── Dataset entries ──

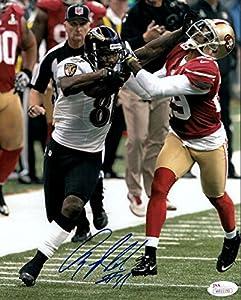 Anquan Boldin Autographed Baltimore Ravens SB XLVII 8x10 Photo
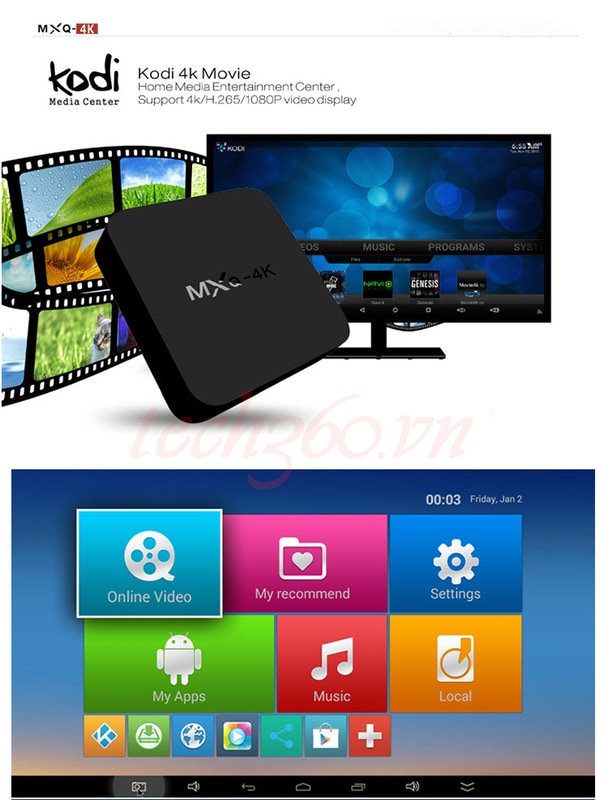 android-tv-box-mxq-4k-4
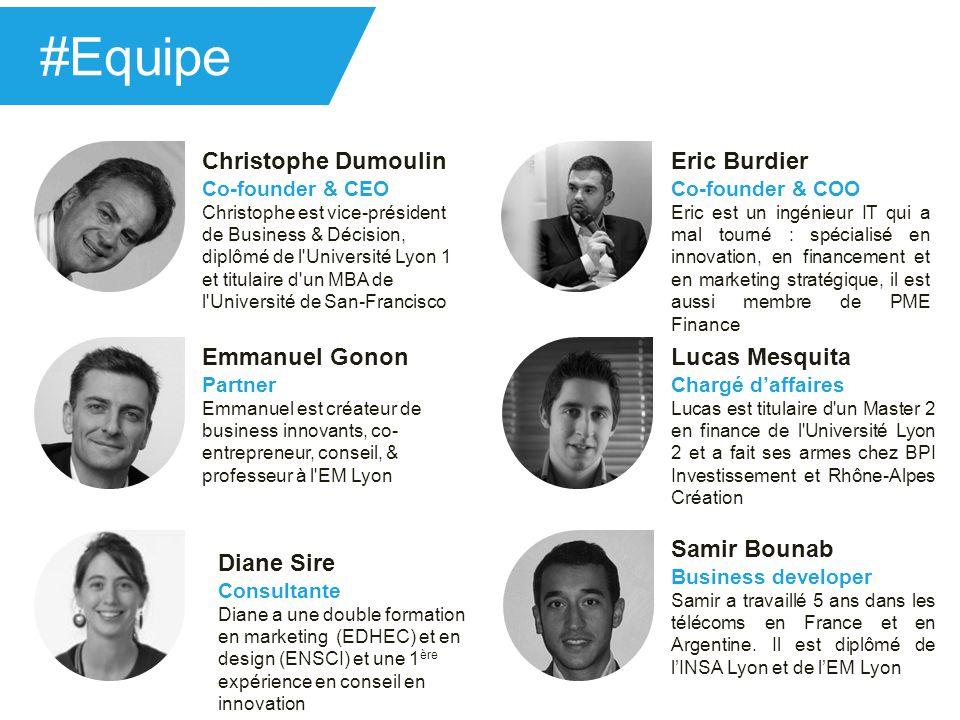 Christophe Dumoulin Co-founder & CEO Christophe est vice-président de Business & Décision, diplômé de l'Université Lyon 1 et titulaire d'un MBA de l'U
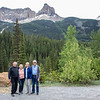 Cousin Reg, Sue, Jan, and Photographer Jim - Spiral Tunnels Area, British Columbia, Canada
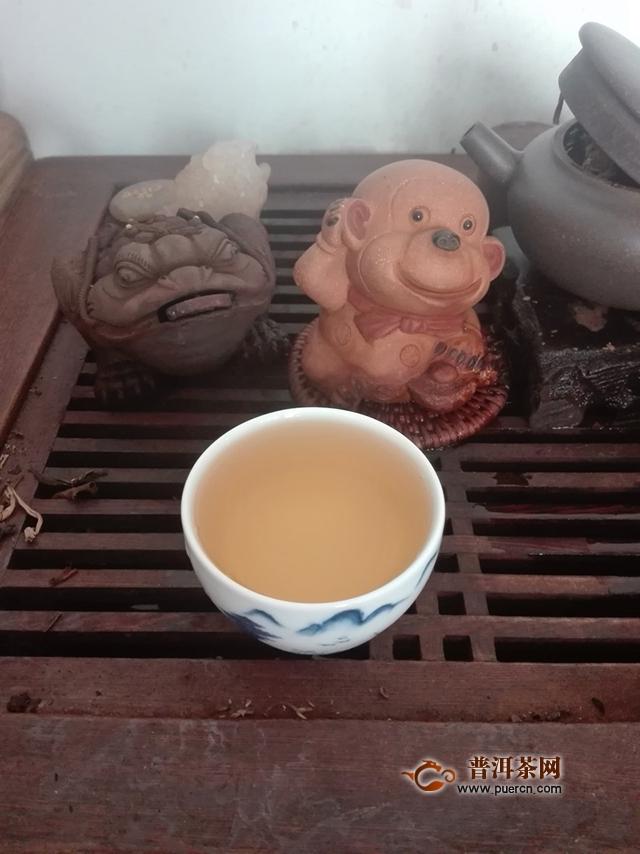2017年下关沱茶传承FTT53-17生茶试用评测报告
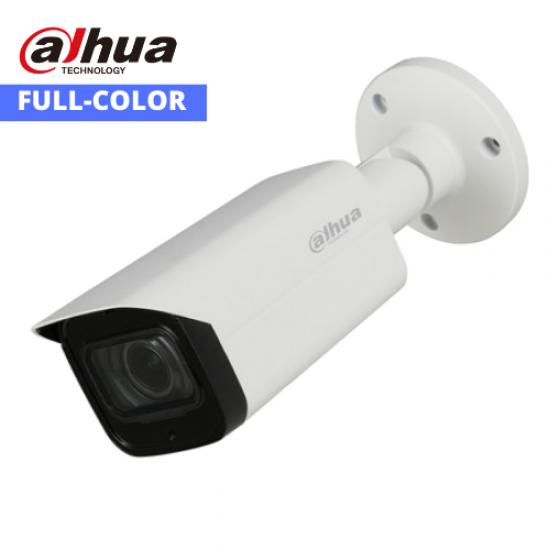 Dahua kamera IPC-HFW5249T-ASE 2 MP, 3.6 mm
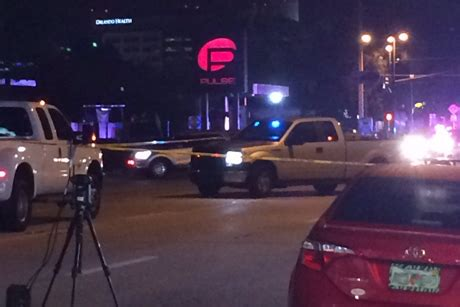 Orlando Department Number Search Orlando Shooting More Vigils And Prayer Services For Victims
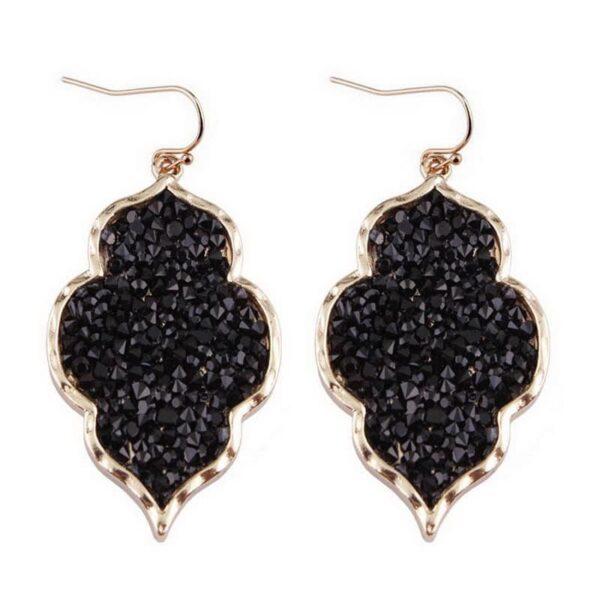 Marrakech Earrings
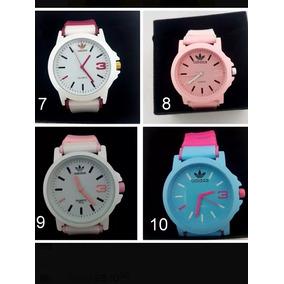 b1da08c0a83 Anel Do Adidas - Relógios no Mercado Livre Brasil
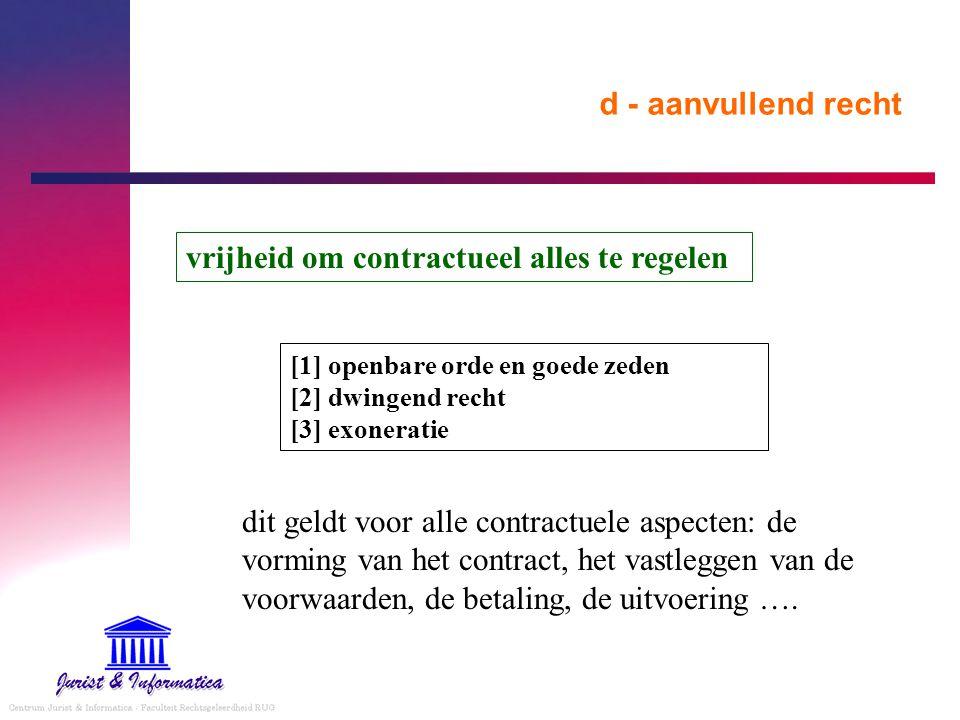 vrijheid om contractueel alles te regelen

───
── Dataset entries ──

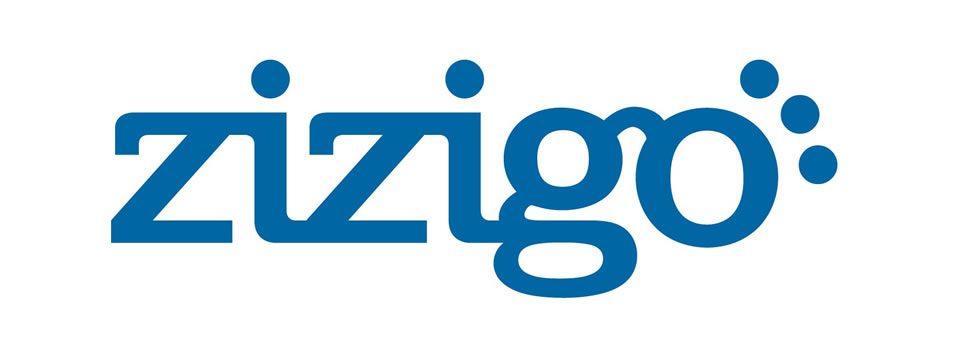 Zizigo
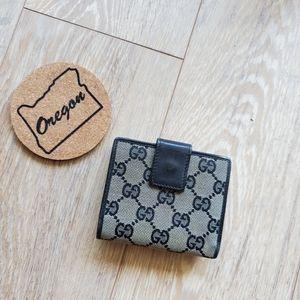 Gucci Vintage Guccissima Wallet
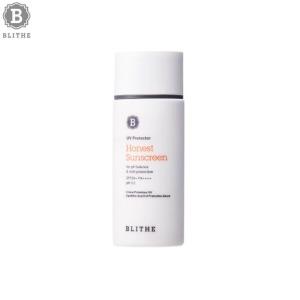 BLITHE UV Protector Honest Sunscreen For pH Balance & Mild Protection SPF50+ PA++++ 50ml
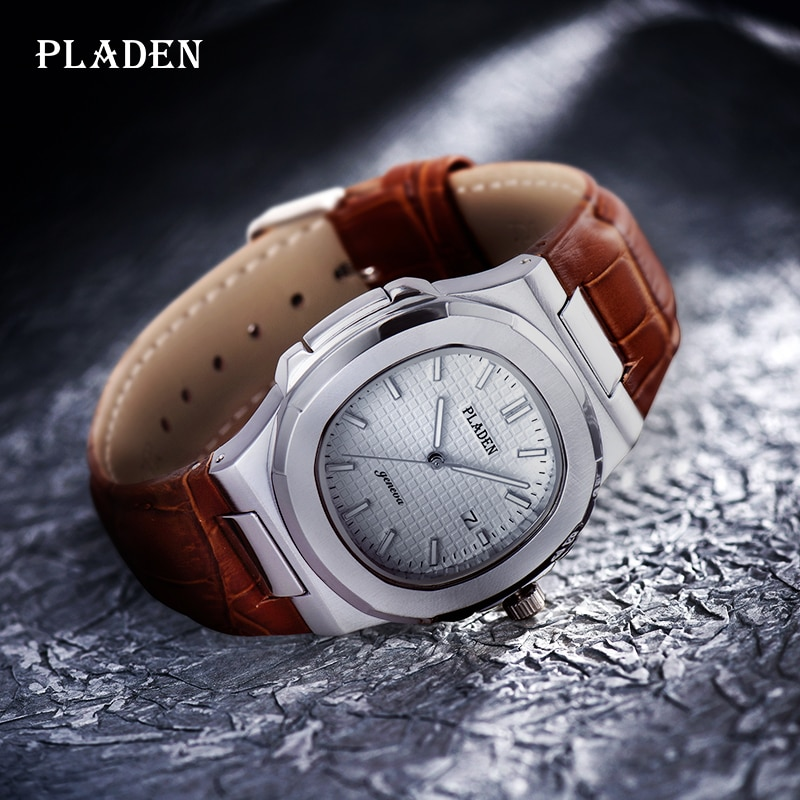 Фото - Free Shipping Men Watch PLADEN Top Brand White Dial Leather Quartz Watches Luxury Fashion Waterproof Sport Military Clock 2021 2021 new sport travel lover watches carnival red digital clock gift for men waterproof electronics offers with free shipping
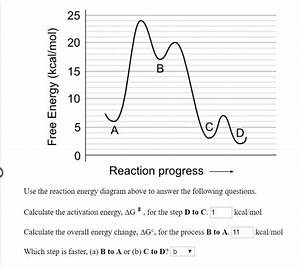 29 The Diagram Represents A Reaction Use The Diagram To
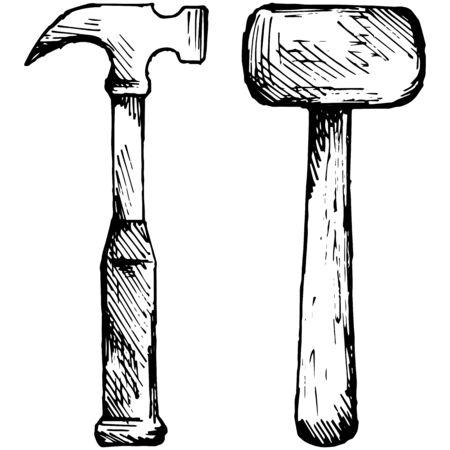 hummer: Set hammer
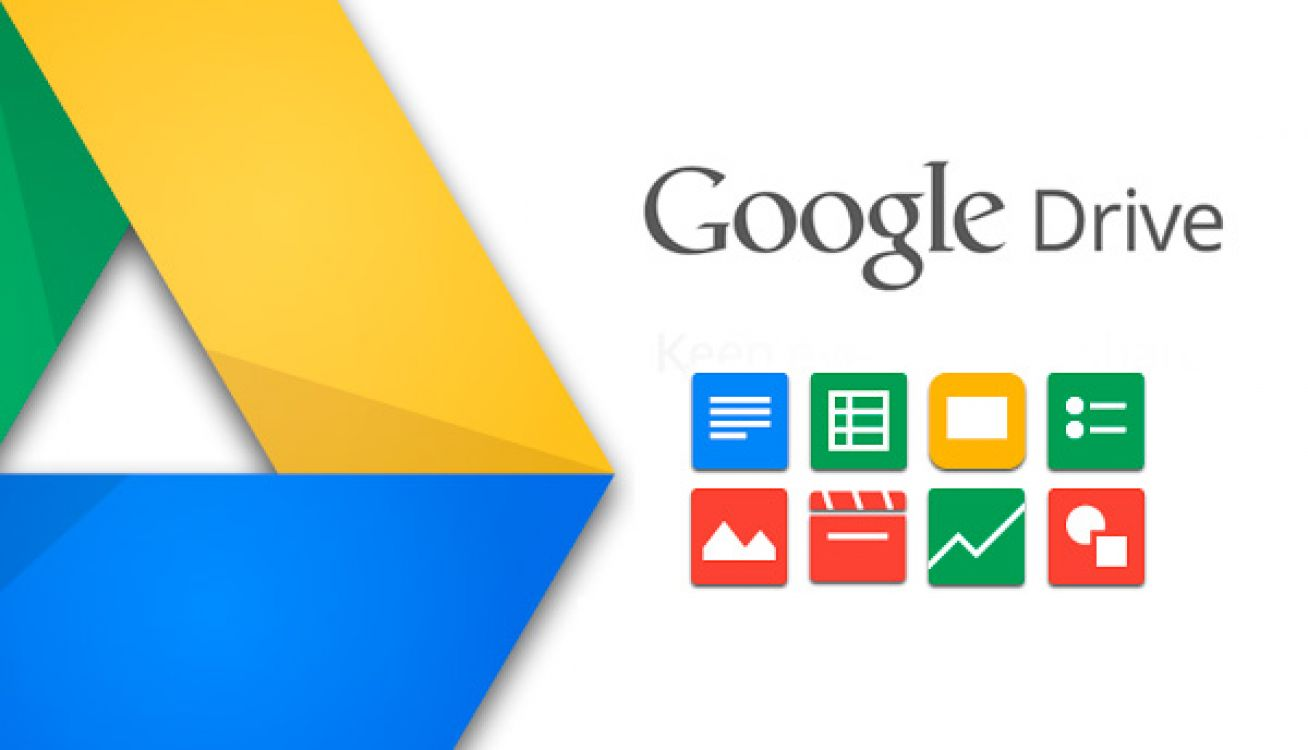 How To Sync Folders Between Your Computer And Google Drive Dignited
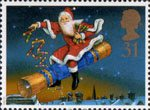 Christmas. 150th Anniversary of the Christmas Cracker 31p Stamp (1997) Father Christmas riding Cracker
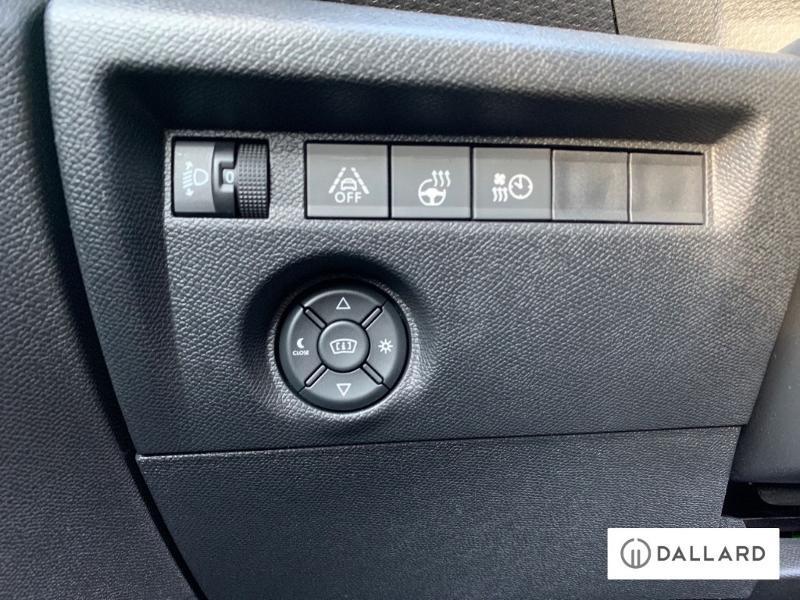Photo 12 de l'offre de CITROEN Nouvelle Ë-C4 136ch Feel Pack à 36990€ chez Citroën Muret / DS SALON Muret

───

* **What this task involves**:
In the listing above, find the line containing "Anquan Boldin Autographed". Output it and every line after it up to and including the line containing "vrijheid om contractueel alles te regelen", exactly, but skip the pictures.

* **Answer for this exercise**:
 Anquan Boldin Autographed Baltimore Ravens SB XLVII 8x10 Photo
 android-tv-box-mxq-4k-4
 Christophe Dumoulin Co-founder & CEO Christophe est vice-président de Business & Décision, diplômé de l'Université Lyon 1 et titulaire d'un MBA de l'U
 Cousin Reg, Sue, Jan, and Photographer Jim - Spiral Tunnels Area, British Columbia, Canada
2017年下关沱茶传承FTT53-17生茶试用评测报告
 Dahua kamera IPC-HFW5249T-ASE 2 MP, 3.6 mm
 Orlando Department Number Search Orlando Shooting More Vigils And Prayer Services For Victims
 Marrakech Earrings
 b1da08c0a83 Anel Do Adidas - Relógios no Mercado Livre Brasil
 vrijheid om contractueel alles te regelen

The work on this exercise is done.